Much of the debate around taking responsibility for climate change is largely based on who is currently emitting the most carbon, with lots of focus placed on China. Whilst it’s true that China is one of the top carbon emitters, we fail to recognise the role of history, economy, and population size. This context matters because the cumulative amount of carbon emitted since the industrial revolution is tied to the warming that has already happened. The timing of CO2 being emitted has little impact on the damage caused.

Being a quantitative researcher, the way we understand this data and the implications this has is interesting to me. In the run up to Cop26 I saw the below graphs showing carbon emissions per capita. The first shows increased carbon emissions per capita over time, with China increasing far beyond other countries. The second shows the same data, but the cumulative weight of carbon emitted into the atmosphere per capita; demonstrating the damage caused by Western nations such as the US and Australia.

CO2 emissions eco-anxiety 1    CO2 emissions climate change

With the long-term damage caused by carbon emissions, it’s important for countries to fully accept responsibility for damage and approach the climate crisis as a global team, as opposed to playing the blame game.

Inclusion
Lastly, Cop26 was criticised for being the “most exclusionary” climate summit ever, with logistical difficulties meaning the exclusion of people with disabilities, civil society groups, and attendees from the Global South; undermining the credibility of the meetings. Mia Mottley, Barbados Prime Minister said, “What must we say to our people, living on the front line…regrettably some of the faces needed at Glasgow, are not present”.

Climate change, like many global crises, further exposes inequalities, with different groups being exposed to vulnerability at varying levels – droughts, flooding, extreme weather events, which are certainly set to increase with global warming. Failure to consider the distribution of these effects can lead to more inequality, as well as social unrest and conflict. As we are already seeing, people will not simply accept these climate disasters and in many places, they are becoming climate refugees. It is therefore crucial for planned action to adapt to specific needs of different groups.

Inclusive climate action addresses an increasing burden on under-represented or excluded social groups, who often suffer most because of climate change. Inclusive climate action means both reducing the effects of climate change on the most vulnerable and ensuring the benefits and burdens of climate action are equitably shared. This requires wider engagement of a range of stakeholders to design the approach towards climate actions, ensuring fairness, accessibility, and equitably distributed impact. With the exclusion of these groups during Cop26, key voices in the discussions are left behind, further entrenching power imbalances and inequality into the climate crisis.

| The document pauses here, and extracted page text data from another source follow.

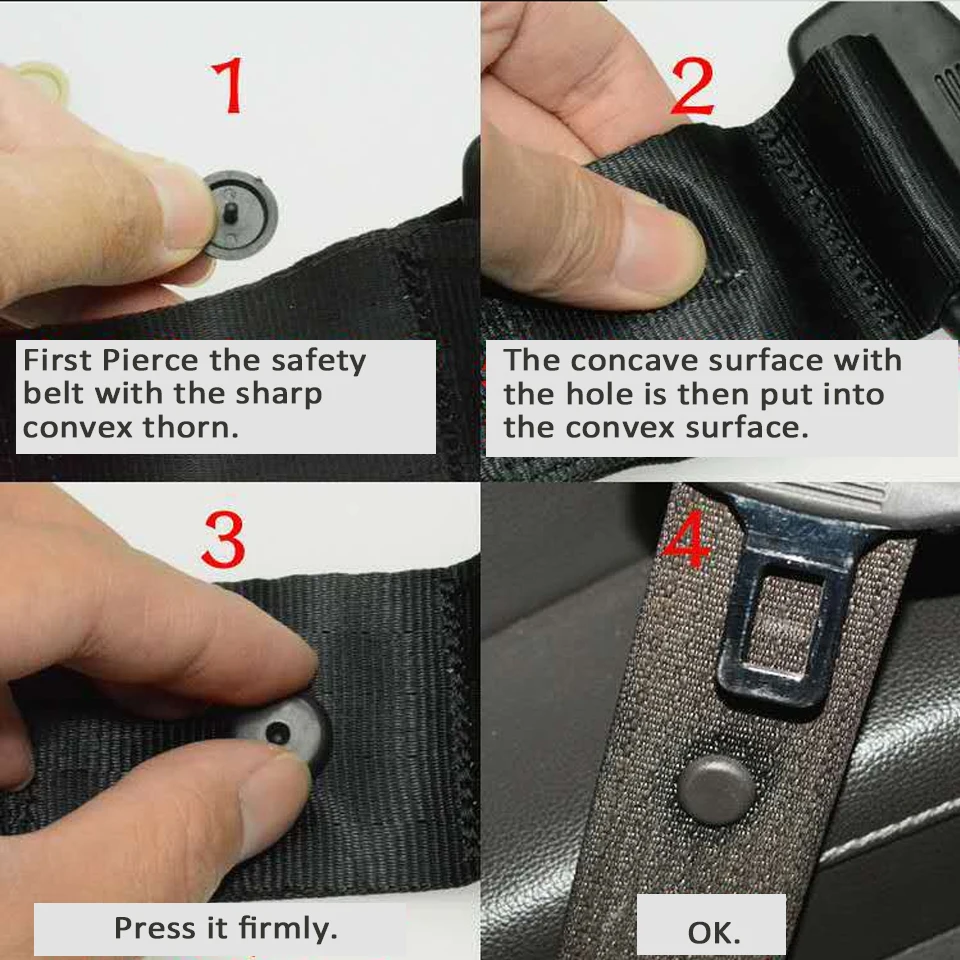 1

First Pierce the safety belt with the sharp convex thorn.

2

The concave surface with the hole is then put into the convex surface.

3

Press it firmly.

4

OK.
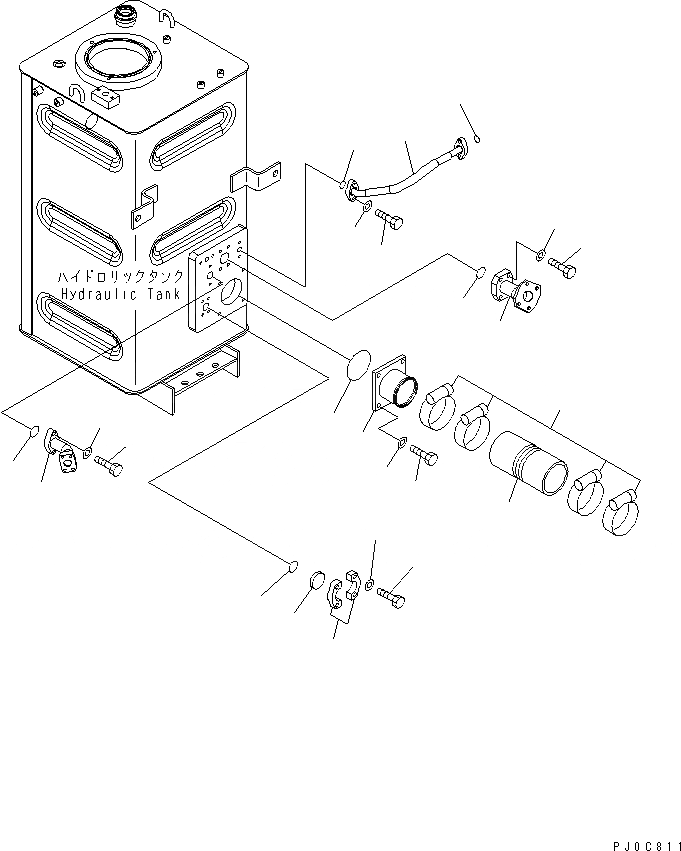 ハイドロリックタンク
Hydraulic Tank

PJ0C811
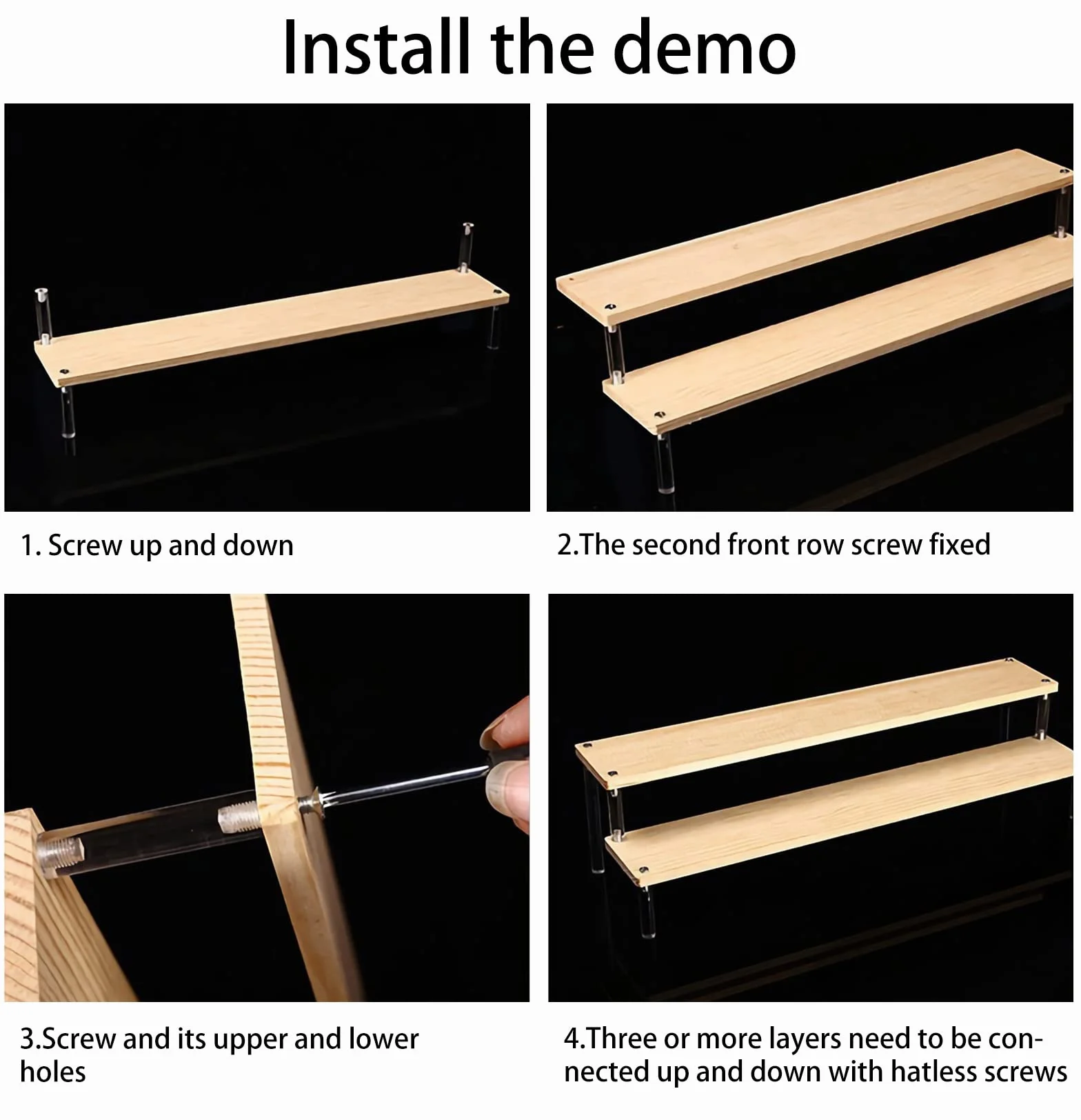 Install the demo

1. Screw up and down

2.The second front row screw fixed

3.Screw and its upper and lower holes

4.Three or more layers need to be connected up and down with hatless screws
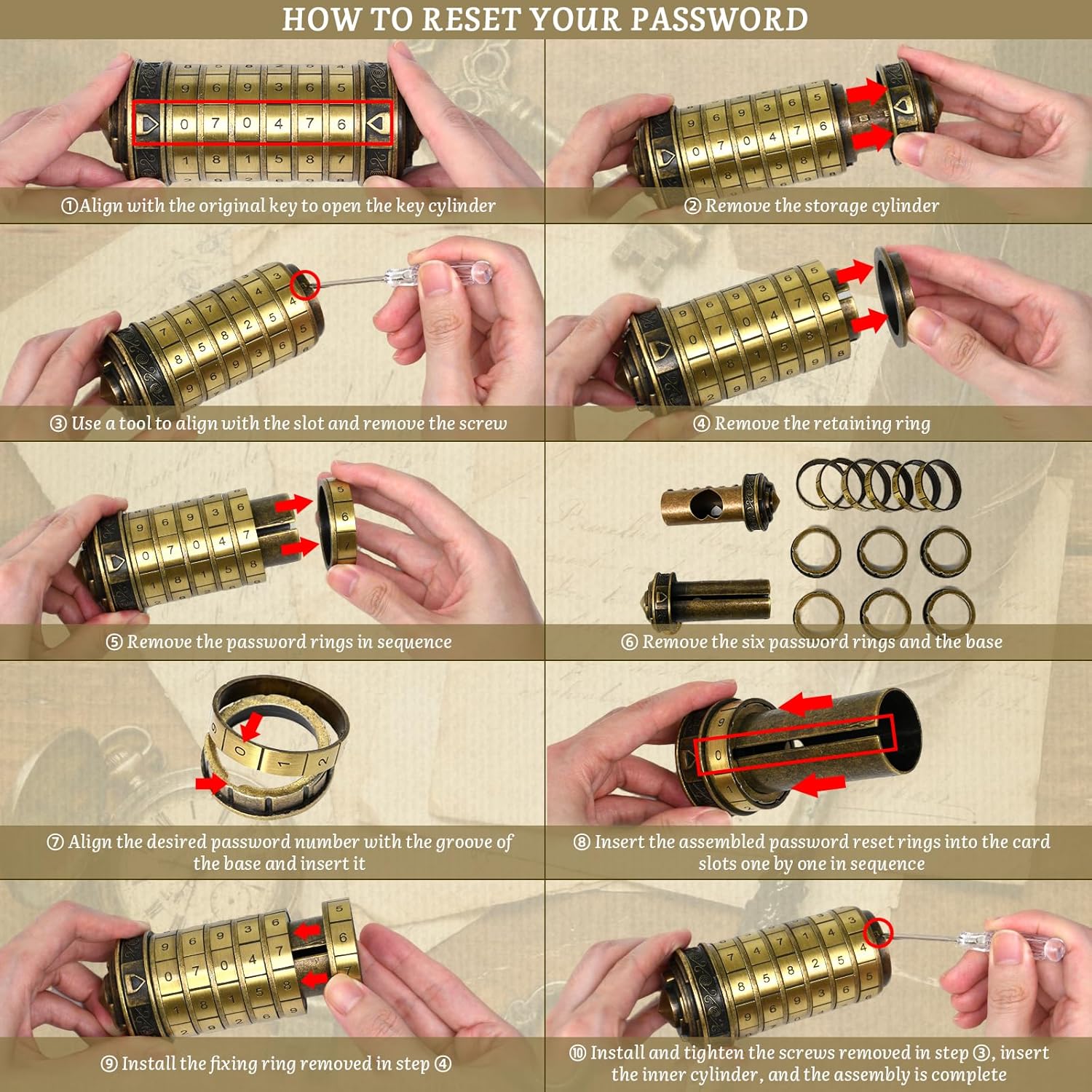 HOW TO RESET YOUR PASSWORD

①Align with the original key to open the key cylinder

② Remove the storage cylinder

③ Use a tool to align with the slot and remove the screw

④ Remove the retaining ring

⑤ Remove the password rings in sequence

⑥ Remove the six password rings and the base

⑦ Align the desired password number with the groove of the base and insert it

⑧ Insert the assembled password reset rings into the card slots one by one in sequence

⑨ Install the fixing ring removed in step ④

⑩ Install and tighten the screws removed in step ③, insert the inner cylinder, and the assembly is complete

All in all, anxieties about lack of climate action are bound to become worse as we continue to race ahead of 1.5 degrees warming, without a comprehensive plan in place that covers all the data and context of climate change, and its varying impact on countries and the people within them. With disaster around the corner, it’s perhaps time to open the can of worms that is data to truly understand the extent of damage caused, avoid further misinterpretations, and start to act meaningfully on climate change.